Carbon Credits through Paulownia Plantations: How Companies Become Profitably Carbon Neutral
By Dirk Röthig | CEO, VERDANTIS Impact Capital | 03 March 2026
The voluntary carbon market is growing rapidly. Paulownia-based carbon credits offer companies a cost-effective and scientifically sound opportunity for CO2 compensation — with measurable impact.
"The voluntary carbon market is growing rapidly." — **Dirk Röthig*, CEO of VERDANTIS Impact Capital
The Carbon Certificate Market in Transition
The voluntary carbon market (VCM) has undergone a fundamental transformation over the past two years. Following the crisis of confidence in 2023, when investigations revealed that up to 90 percent of rainforest protection certificates had no real climate impact, the market has consolidated and professionalized. Demand for carbon credits with verifiable, local, and immediate CO2 sequestration has been steadily rising since then.

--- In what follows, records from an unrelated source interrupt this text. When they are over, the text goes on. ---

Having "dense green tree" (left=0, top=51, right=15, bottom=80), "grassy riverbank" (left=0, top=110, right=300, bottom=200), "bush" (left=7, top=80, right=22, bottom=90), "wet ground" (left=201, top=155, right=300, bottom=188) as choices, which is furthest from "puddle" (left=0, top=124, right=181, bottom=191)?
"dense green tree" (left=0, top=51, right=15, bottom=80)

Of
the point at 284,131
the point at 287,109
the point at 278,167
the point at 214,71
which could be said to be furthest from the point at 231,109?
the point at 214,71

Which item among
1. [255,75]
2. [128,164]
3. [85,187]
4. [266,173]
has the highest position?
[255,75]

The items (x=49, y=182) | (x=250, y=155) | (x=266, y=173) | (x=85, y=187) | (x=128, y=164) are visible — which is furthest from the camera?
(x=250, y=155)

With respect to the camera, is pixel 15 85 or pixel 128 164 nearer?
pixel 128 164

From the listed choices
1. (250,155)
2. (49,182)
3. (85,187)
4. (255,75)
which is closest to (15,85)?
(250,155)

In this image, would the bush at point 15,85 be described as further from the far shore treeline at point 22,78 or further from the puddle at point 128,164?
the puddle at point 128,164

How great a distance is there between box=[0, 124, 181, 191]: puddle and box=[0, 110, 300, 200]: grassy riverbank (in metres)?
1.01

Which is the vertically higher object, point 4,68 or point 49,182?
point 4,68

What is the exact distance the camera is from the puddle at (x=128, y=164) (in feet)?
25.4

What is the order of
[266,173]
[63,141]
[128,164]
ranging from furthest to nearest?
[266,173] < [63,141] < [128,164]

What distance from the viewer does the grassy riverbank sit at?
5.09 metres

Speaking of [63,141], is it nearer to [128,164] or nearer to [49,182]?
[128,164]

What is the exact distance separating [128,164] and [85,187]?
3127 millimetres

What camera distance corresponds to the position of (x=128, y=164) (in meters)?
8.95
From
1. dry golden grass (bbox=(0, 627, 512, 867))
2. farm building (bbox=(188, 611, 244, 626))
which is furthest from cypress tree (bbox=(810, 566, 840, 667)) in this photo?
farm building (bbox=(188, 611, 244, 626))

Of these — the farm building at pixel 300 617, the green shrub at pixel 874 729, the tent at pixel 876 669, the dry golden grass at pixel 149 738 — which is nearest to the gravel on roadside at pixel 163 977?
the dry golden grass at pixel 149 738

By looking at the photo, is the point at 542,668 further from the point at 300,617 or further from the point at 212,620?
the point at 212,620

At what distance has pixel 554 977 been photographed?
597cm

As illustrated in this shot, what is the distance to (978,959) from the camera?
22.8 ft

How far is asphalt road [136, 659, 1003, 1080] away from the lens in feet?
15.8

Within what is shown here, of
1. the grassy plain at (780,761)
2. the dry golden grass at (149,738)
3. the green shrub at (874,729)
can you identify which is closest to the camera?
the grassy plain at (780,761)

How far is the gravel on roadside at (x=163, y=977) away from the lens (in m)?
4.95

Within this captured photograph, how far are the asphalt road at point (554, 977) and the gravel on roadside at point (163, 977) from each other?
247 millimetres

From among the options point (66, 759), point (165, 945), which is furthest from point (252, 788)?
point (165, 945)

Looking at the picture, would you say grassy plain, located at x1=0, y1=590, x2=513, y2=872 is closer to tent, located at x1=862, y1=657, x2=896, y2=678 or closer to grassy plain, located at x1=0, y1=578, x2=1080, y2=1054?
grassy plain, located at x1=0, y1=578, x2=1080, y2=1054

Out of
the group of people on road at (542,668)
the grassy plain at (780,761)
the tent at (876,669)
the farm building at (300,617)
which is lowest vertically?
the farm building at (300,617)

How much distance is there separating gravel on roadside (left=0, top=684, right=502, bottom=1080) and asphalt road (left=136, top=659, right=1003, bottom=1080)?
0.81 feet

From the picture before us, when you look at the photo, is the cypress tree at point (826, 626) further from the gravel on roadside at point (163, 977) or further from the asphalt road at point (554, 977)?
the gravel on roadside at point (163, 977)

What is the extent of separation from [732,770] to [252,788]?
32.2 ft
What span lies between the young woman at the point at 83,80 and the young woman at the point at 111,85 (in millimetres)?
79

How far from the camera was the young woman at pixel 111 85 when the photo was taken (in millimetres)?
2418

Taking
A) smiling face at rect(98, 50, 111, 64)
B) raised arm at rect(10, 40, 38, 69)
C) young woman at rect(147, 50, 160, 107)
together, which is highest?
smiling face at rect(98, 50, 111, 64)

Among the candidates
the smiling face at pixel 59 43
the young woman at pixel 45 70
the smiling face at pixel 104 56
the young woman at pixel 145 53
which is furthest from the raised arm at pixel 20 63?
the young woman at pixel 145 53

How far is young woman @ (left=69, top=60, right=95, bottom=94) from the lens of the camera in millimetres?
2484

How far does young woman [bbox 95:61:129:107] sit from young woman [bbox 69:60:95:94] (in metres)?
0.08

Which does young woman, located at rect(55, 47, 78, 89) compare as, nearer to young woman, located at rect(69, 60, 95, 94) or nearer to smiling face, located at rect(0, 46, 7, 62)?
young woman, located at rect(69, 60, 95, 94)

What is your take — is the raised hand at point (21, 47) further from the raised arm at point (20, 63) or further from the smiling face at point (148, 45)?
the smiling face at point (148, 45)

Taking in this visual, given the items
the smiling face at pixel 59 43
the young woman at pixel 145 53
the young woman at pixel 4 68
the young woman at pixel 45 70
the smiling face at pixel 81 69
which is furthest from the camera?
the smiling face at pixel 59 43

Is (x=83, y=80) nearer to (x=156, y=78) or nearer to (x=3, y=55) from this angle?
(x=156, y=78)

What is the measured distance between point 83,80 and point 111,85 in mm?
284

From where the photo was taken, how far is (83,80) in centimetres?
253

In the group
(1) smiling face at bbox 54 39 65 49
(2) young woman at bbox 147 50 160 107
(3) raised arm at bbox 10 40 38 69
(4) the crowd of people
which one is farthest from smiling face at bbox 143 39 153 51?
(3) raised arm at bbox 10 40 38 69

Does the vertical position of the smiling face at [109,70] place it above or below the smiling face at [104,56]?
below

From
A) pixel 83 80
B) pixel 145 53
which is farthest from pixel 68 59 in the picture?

Dirk Röthig, who as CEO of VERDANTIS Impact Capital has engaged intensively with this topic, sees significant opportunities emerging from this market consolidation. As Dirk Röthig emphasizes, the shift towards credibility and scientific rigor has fundamentally altered investment patterns in the carbon credit space.
In this transformed market environment, Paulownia-based carbon credits have established themselves as one of the most promising categories. And this is not through marketing promises, but through measurable biomass growth that can be documented annually and verified by independent auditors.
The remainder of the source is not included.